Previously, I was a postdoctoral researcher in the Department of Statistics at Stanford University, advised by Prof. Emmanuel Candès. I received my Ph.D. in Mathematics at the University of Cambridge, supervised by Prof. Mihaela van der Schaar. I also collaborated with Prof. Qingyuan Zhao on several projects related to causal inference. Prior to my Ph.D., I worked with Dr. Alpha Lee on battery diagnosis and drug discovery.

My research lies at the interface of statistics, machine learning, and their scientific applications. A central theme of my work is developing assumption-lean methods to analyze complex data and models used for prediction and causal inference. These methods are designed to achieve the practical statistical guarantees required in real-world applications:

  • Uncertainty quantification for black-box models (link).
  • Adaptive sample-splitting for randomization tests (link).
  • Multiple testing for complex randomized experiments (link).
  • Average-case sensitivity analysis for unmeasured confounding (link).

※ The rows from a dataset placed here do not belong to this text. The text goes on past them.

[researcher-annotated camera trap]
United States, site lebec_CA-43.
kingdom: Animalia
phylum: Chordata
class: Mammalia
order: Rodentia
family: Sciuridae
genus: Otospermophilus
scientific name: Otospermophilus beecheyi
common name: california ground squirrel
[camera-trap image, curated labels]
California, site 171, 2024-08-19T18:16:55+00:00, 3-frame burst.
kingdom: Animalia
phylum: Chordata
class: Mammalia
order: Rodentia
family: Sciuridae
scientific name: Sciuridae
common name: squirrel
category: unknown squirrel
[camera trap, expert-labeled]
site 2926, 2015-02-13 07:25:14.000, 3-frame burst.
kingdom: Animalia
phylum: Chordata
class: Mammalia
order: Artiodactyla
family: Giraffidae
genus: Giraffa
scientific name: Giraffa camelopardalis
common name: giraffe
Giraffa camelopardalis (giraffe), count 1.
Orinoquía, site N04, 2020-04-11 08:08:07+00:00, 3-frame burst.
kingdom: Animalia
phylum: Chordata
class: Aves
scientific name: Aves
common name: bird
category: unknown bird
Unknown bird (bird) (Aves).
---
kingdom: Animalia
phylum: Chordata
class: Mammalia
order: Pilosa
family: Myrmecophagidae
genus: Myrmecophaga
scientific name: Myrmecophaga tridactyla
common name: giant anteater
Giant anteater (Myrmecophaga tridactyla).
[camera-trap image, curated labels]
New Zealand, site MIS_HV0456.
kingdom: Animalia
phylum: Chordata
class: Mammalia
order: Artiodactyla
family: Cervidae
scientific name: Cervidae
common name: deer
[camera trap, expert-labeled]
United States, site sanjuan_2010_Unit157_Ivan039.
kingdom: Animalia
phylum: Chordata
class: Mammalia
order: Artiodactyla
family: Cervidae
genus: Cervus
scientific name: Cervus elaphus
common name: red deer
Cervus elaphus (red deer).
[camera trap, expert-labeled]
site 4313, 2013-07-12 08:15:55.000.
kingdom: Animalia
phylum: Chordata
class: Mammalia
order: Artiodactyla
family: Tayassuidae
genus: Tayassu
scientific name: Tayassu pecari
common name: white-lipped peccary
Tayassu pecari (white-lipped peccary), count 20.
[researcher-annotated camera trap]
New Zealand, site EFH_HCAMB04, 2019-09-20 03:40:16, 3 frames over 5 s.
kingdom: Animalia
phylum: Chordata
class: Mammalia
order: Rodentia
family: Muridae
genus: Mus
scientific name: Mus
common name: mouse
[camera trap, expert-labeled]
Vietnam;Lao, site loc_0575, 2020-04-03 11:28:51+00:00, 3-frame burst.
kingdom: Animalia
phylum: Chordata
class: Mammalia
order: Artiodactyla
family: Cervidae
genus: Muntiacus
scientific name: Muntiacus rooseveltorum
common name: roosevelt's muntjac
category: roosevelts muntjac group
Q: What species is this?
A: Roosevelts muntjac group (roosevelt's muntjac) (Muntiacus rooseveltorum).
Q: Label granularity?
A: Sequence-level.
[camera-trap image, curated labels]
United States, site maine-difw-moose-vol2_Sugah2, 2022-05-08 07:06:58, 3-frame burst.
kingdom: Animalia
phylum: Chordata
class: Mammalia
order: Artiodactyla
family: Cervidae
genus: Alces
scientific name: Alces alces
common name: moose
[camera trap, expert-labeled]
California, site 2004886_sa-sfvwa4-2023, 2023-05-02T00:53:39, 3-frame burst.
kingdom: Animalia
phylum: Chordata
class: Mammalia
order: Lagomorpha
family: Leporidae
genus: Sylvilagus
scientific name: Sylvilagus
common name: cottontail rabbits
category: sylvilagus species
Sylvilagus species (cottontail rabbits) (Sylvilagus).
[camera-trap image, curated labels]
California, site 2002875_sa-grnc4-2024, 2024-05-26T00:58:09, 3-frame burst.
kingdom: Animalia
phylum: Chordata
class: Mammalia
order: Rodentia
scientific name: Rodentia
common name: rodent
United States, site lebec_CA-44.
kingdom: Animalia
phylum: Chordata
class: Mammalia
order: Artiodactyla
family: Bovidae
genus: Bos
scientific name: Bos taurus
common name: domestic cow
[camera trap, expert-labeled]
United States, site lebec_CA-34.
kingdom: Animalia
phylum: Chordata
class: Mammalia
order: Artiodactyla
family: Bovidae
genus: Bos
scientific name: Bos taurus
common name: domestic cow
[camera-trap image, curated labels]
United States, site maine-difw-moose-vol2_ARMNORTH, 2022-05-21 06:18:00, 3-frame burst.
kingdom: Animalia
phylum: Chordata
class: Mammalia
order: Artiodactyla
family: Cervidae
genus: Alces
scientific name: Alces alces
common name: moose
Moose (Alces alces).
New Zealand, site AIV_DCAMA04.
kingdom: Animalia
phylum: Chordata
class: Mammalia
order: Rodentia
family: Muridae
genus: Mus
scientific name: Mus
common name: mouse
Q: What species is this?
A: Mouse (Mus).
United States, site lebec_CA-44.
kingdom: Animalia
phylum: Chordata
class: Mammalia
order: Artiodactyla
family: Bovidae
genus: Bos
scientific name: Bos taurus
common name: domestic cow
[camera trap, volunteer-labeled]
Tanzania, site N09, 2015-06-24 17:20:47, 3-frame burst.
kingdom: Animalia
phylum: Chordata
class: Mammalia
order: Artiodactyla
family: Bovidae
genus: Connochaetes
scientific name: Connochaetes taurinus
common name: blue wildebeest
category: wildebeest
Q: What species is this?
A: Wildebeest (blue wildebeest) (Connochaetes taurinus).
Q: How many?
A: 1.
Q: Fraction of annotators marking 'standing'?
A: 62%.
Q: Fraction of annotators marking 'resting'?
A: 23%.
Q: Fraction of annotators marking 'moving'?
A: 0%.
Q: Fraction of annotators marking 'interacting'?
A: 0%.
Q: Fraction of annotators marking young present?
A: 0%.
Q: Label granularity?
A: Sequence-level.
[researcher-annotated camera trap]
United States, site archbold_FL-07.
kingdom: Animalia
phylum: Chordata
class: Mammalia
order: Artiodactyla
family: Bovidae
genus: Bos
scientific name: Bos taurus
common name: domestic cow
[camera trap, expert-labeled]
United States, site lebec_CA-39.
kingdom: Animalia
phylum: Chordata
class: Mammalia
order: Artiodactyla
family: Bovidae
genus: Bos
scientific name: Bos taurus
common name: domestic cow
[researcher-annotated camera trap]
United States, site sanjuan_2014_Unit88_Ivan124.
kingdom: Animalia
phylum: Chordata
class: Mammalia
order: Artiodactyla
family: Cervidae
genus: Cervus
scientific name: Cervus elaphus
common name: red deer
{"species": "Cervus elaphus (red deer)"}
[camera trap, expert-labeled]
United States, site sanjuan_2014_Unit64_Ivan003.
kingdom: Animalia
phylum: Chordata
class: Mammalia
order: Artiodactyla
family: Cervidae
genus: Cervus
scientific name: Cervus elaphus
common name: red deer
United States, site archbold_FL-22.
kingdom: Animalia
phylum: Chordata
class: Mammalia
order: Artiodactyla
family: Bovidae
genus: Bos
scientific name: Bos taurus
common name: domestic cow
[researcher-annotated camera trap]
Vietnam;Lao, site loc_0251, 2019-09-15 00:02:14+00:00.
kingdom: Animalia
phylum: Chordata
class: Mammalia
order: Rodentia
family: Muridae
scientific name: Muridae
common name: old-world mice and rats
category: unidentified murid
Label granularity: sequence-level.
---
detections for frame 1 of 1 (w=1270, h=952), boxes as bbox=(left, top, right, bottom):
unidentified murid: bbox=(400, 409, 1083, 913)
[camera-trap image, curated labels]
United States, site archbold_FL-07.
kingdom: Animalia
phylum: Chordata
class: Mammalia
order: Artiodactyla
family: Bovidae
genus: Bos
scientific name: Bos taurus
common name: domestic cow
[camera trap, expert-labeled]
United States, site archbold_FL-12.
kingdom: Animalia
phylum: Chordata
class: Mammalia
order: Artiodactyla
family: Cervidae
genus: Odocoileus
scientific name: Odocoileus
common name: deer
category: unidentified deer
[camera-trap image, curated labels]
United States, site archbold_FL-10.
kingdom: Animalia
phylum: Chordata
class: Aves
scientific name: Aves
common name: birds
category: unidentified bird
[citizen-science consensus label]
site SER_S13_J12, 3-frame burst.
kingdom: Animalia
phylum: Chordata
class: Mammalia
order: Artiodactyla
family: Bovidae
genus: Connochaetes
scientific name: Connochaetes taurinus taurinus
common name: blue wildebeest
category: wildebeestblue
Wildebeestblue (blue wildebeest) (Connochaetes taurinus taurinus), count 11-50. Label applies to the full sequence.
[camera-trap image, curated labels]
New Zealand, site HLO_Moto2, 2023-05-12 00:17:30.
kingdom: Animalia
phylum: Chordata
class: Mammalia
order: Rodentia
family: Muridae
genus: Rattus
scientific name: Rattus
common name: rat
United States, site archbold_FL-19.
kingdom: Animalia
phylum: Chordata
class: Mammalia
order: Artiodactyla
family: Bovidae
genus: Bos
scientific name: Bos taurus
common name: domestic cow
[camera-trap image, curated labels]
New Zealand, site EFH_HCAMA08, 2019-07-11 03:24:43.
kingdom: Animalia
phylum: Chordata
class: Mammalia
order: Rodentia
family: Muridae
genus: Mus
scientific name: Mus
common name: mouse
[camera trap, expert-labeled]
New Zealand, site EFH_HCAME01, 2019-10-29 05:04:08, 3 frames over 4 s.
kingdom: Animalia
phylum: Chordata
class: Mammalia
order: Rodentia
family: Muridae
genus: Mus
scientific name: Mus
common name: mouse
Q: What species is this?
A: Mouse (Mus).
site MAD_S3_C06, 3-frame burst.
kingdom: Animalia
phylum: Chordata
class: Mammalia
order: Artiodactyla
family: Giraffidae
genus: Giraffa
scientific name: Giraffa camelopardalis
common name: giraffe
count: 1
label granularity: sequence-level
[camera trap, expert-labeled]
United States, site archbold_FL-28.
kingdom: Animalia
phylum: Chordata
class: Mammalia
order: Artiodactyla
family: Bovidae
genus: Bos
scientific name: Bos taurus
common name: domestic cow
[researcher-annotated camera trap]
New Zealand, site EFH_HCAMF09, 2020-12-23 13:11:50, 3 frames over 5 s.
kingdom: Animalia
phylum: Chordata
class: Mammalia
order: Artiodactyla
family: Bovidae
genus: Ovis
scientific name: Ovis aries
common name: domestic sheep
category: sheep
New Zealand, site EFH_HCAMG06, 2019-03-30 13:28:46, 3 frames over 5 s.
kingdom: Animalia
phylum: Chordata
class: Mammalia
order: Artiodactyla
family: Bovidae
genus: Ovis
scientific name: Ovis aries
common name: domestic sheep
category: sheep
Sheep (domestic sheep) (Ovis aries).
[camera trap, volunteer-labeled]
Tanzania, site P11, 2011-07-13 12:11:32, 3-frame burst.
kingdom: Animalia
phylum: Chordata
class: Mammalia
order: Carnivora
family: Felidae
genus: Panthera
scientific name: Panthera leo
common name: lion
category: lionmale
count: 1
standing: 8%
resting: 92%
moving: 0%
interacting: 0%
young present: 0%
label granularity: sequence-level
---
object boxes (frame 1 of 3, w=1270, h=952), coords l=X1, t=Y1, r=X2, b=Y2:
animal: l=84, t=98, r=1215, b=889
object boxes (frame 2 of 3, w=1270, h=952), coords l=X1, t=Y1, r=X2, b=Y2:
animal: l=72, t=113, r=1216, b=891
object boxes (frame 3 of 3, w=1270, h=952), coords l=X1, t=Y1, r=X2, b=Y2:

In machine learning, I develop statistical methods to improve the performance of black-box models in prediction tasks and beyond. These methods cover model selection, training, regularization, and calibration:

  • Step-wise selection for time-series models (link).
  • Noise contrastive learning for data embeddings (link).
  • Data-adaptive regularization for causal inference (link1, link2).
  • Level-adaptive calibration for conformal prediction sets (link).

In addition to my primary research areas, I enjoy exploring basic sciences and their application of statistics and machine learning. You can find my interdisciplinary work in physics and chemistry (link1, link2, link3, link4).